◆ **Problem to solve**
Give the data below again exactly, and drop each picture from it.

◆ **Available data**
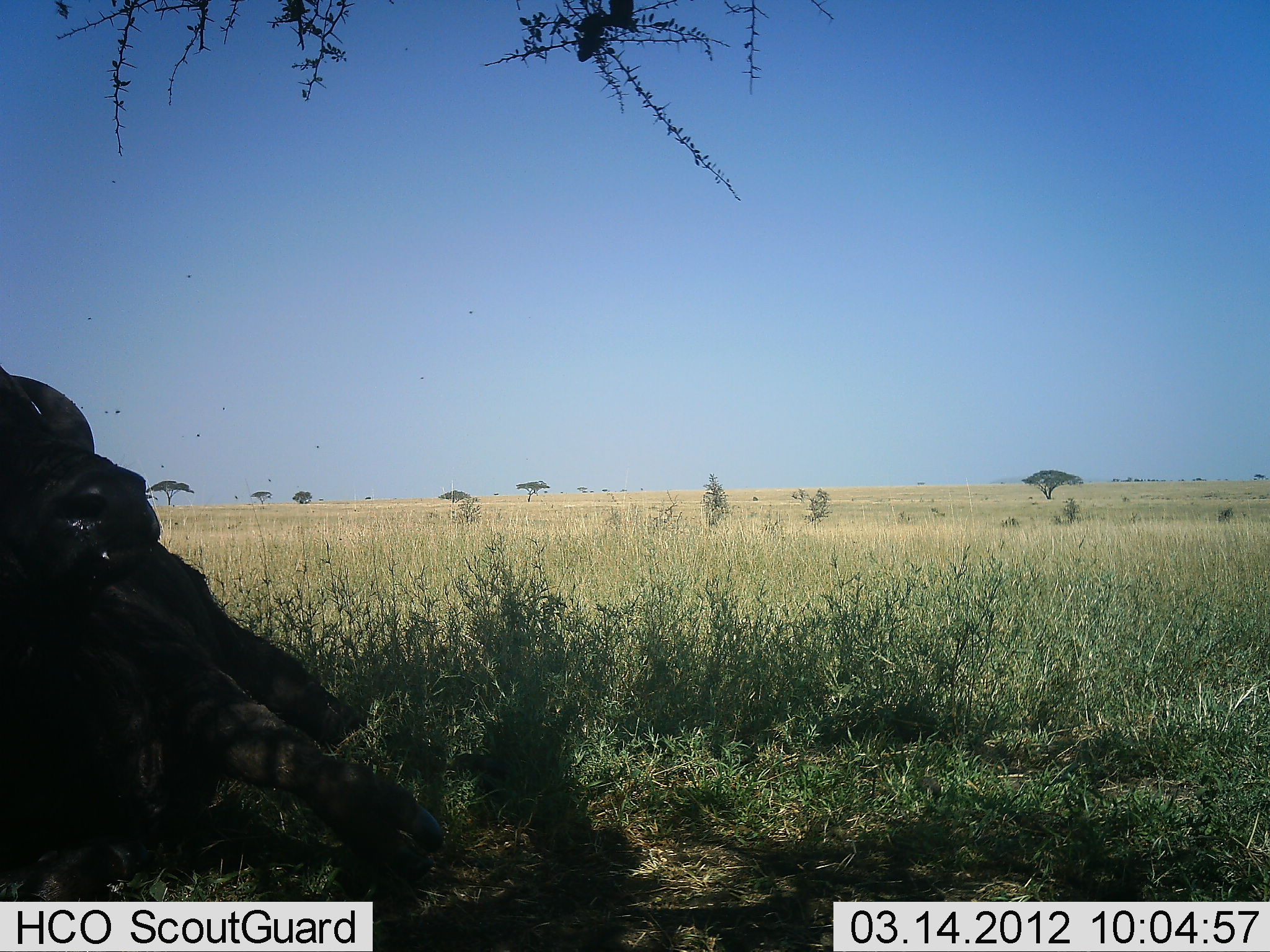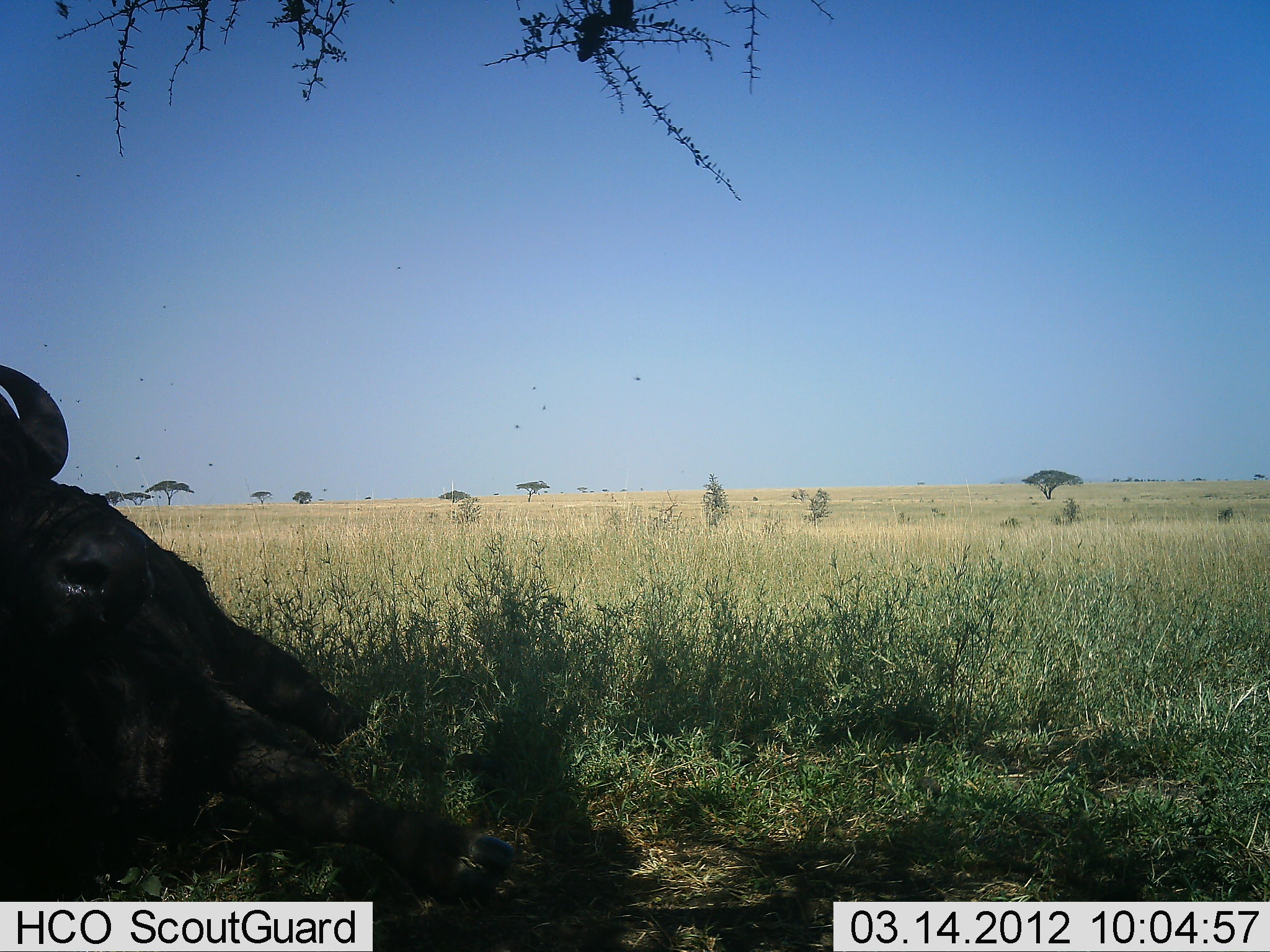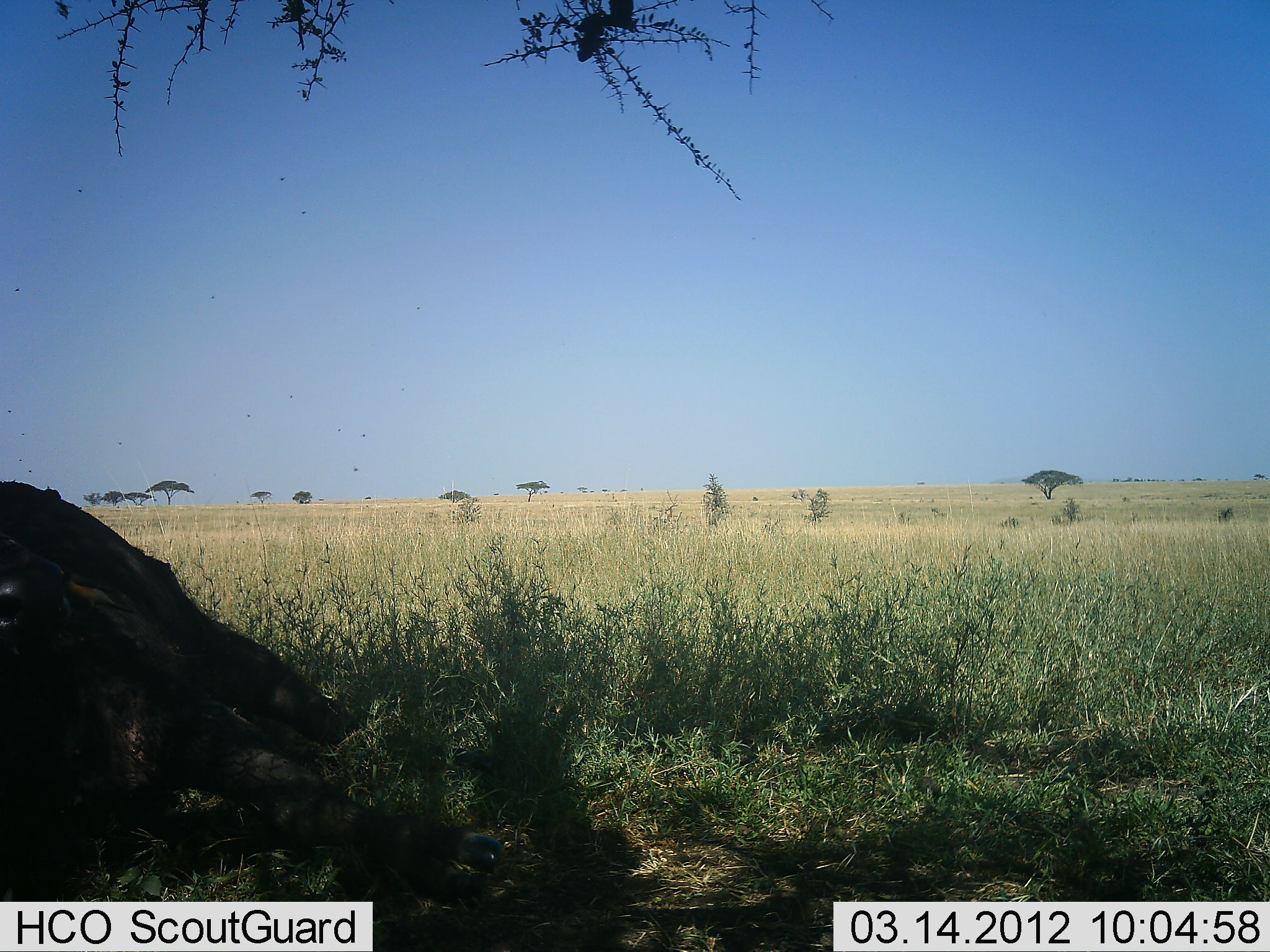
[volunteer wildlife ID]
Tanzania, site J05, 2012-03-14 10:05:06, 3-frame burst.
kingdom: Animalia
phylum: Chordata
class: Mammalia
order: Artiodactyla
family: Bovidae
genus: Syncerus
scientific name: Syncerus caffer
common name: cape buffalo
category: buffalo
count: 1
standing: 0%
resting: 100%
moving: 4%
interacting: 0%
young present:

◆ **Exercise solution**
[volunteer wildlife ID]
Tanzania, site J05, 2012-03-14 10:05:06, 3-frame burst.
kingdom: Animalia
phylum: Chordata
class: Mammalia
order: Artiodactyla
family: Bovidae
genus: Syncerus
scientific name: Syncerus caffer
common name: cape buffalo
category: buffalo
count: 1
standing: 0%
resting: 100%
moving: 4%
interacting: 0%
young present:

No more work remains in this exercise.